### [Work required]
Recast the lines as a JSON list of strings, one string per line, starting with the line containing "Which is nearer" and going on through the end of the lines, with blank lines and pictures left out.

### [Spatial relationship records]
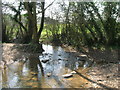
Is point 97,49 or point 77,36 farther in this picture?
point 77,36

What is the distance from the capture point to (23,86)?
4.82 meters

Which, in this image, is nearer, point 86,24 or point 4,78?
point 4,78

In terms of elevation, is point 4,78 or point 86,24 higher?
point 86,24

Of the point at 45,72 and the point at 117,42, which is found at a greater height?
the point at 117,42

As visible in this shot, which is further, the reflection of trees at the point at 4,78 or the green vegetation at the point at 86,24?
the green vegetation at the point at 86,24

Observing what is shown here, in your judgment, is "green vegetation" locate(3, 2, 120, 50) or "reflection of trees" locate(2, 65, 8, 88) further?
"green vegetation" locate(3, 2, 120, 50)

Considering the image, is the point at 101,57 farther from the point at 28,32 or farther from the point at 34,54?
the point at 28,32

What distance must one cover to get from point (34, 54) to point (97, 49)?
4.41m

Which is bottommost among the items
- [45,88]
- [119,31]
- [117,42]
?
[45,88]

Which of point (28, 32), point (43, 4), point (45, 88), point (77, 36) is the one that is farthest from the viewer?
point (28, 32)

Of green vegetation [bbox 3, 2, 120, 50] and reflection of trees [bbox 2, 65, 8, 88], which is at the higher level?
green vegetation [bbox 3, 2, 120, 50]

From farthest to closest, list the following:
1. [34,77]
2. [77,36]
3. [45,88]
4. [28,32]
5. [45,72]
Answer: [28,32] → [77,36] → [45,72] → [34,77] → [45,88]

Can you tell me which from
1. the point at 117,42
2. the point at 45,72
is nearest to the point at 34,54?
the point at 45,72

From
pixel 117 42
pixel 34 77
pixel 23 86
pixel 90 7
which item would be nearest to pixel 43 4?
pixel 90 7
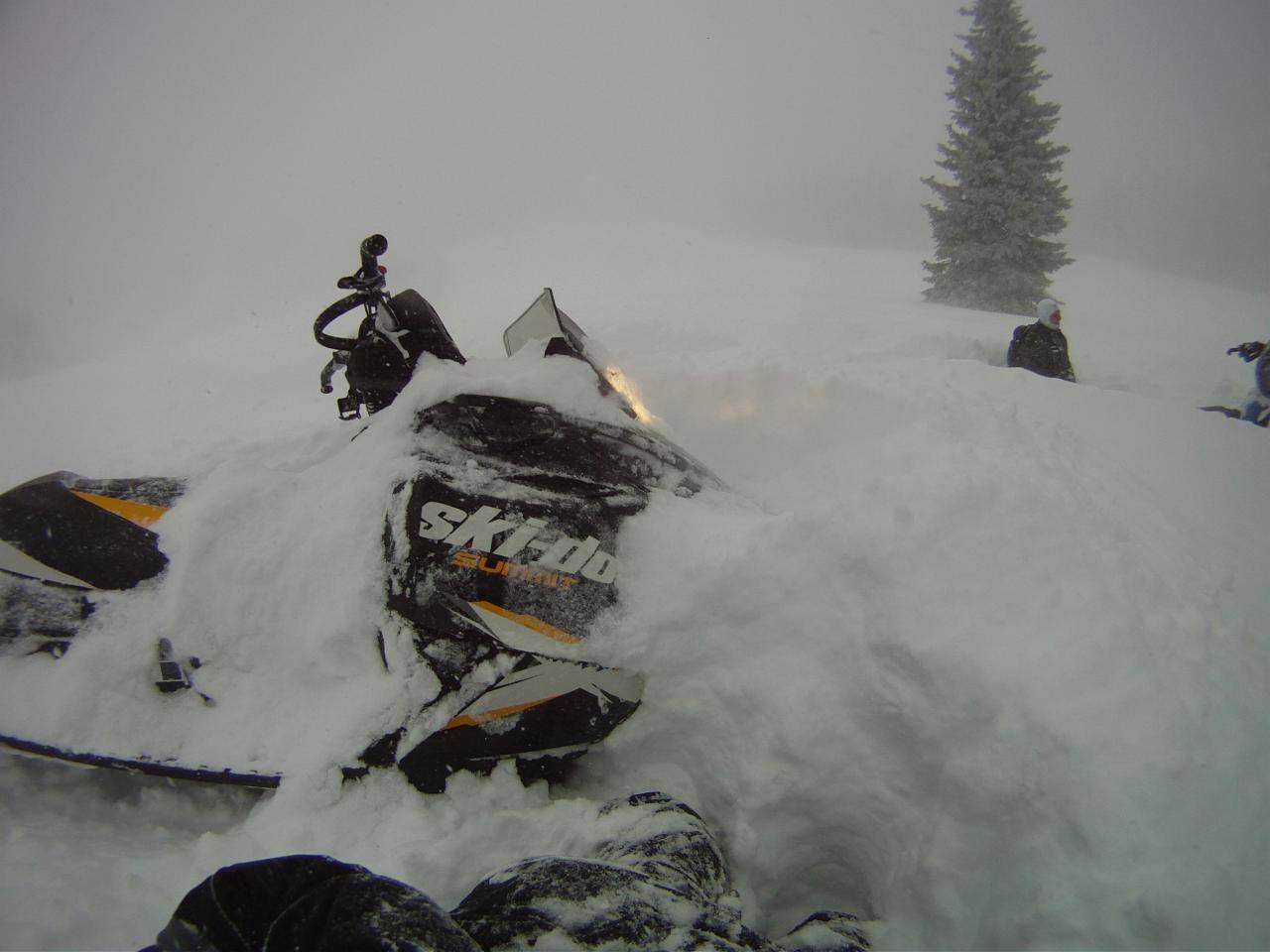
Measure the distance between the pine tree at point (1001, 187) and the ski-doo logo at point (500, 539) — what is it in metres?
17.3

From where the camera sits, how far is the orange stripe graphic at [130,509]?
7.39 ft

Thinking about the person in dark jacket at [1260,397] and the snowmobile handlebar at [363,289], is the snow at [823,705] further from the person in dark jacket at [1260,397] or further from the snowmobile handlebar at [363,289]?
the person in dark jacket at [1260,397]

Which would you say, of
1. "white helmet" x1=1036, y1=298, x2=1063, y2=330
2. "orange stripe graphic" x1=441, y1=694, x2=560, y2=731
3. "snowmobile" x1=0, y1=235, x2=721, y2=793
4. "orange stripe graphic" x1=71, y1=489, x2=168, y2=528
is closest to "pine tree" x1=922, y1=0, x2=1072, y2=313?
"white helmet" x1=1036, y1=298, x2=1063, y2=330

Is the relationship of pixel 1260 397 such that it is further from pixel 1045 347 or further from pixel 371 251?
pixel 371 251

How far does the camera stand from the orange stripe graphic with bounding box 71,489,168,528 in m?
2.25

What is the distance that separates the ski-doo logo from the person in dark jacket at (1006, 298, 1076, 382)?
251 inches

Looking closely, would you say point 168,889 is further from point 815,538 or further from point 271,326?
point 271,326

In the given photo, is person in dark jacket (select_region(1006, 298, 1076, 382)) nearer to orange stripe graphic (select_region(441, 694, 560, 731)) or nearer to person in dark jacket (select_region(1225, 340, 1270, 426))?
person in dark jacket (select_region(1225, 340, 1270, 426))

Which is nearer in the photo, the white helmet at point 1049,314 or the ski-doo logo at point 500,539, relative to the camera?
the ski-doo logo at point 500,539

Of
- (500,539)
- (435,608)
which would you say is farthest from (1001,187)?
(435,608)

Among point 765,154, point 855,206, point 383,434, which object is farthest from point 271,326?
point 765,154

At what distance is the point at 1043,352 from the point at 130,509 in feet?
25.8

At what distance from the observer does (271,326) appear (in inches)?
635

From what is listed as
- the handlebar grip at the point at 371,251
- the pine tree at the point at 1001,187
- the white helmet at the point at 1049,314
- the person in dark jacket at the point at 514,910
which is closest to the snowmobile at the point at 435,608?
the person in dark jacket at the point at 514,910
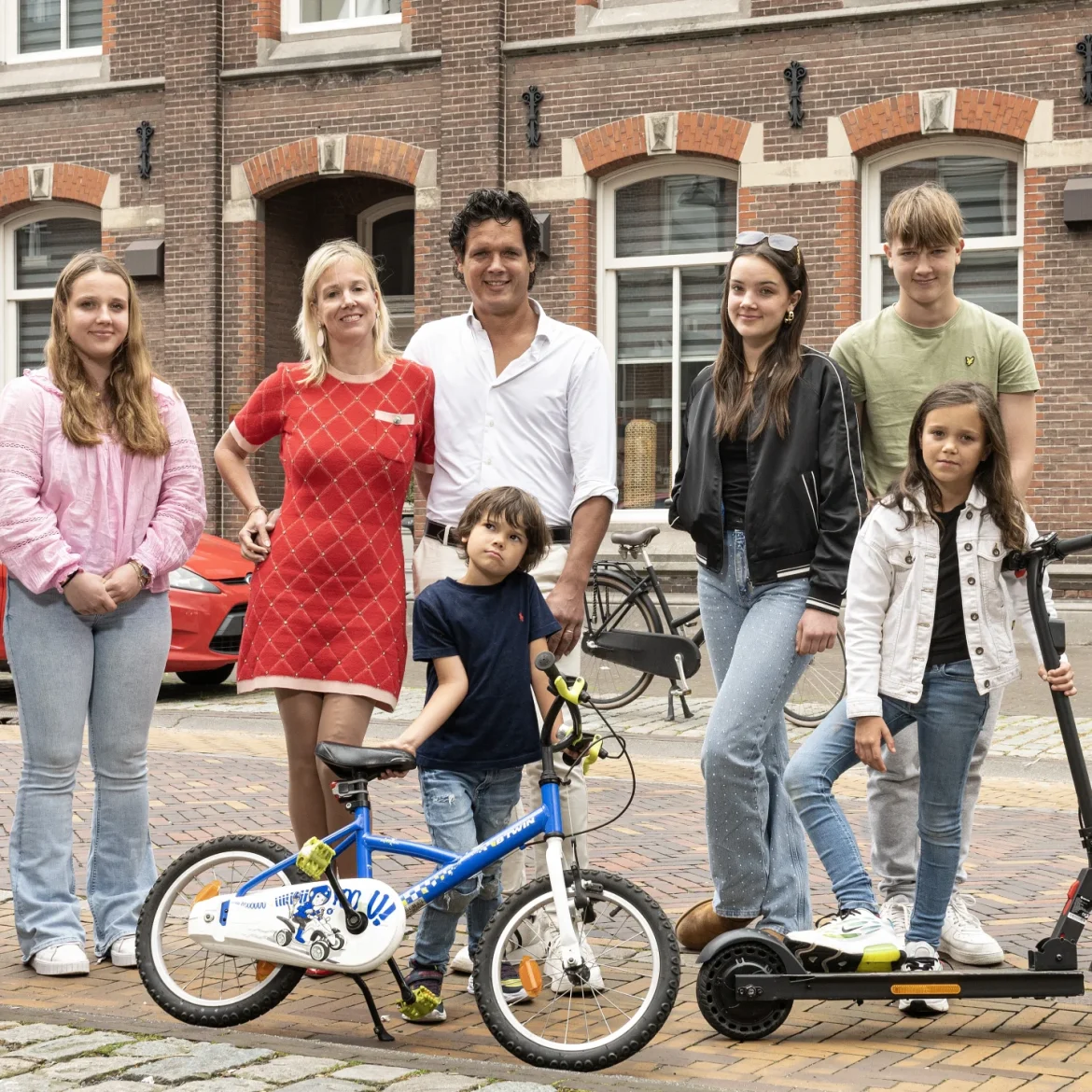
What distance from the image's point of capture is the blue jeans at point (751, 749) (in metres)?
4.50

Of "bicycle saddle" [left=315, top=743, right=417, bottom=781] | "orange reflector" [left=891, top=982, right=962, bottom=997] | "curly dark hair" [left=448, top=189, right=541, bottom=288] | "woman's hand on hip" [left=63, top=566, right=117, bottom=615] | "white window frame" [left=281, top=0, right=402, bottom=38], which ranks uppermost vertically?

### [Solution to this task]
[
  "Which is nearer in the photo, the white helmet at point 1049,314 or the ski-doo logo at point 500,539, relative to the camera?",
  "the ski-doo logo at point 500,539",
  "Of",
  "- (500,539)",
  "- (435,608)",
  "which would you say is farthest from (1001,187)?",
  "(435,608)",
  "Among point 765,154, point 855,206, point 383,434, which object is farthest from point 271,326?",
  "point 765,154",
  "At what distance is the point at 1043,352 from the point at 130,509 in feet?",
  "25.8",
  "At what distance from the observer does (271,326) appear (in inches)?",
  "635",
  "From what is listed as",
  "- the handlebar grip at the point at 371,251",
  "- the pine tree at the point at 1001,187",
  "- the white helmet at the point at 1049,314",
  "- the person in dark jacket at the point at 514,910",
  "which is closest to the snowmobile at the point at 435,608?",
  "the person in dark jacket at the point at 514,910",
  "What distance from the image's point of capture is the blue jeans at point (751, 749) (in metres)?",
  "4.50",
  "Of \"bicycle saddle\" [left=315, top=743, right=417, bottom=781] | \"orange reflector\" [left=891, top=982, right=962, bottom=997] | \"curly dark hair\" [left=448, top=189, right=541, bottom=288] | \"woman's hand on hip\" [left=63, top=566, right=117, bottom=615] | \"white window frame\" [left=281, top=0, right=402, bottom=38], which ranks uppermost vertically?"
]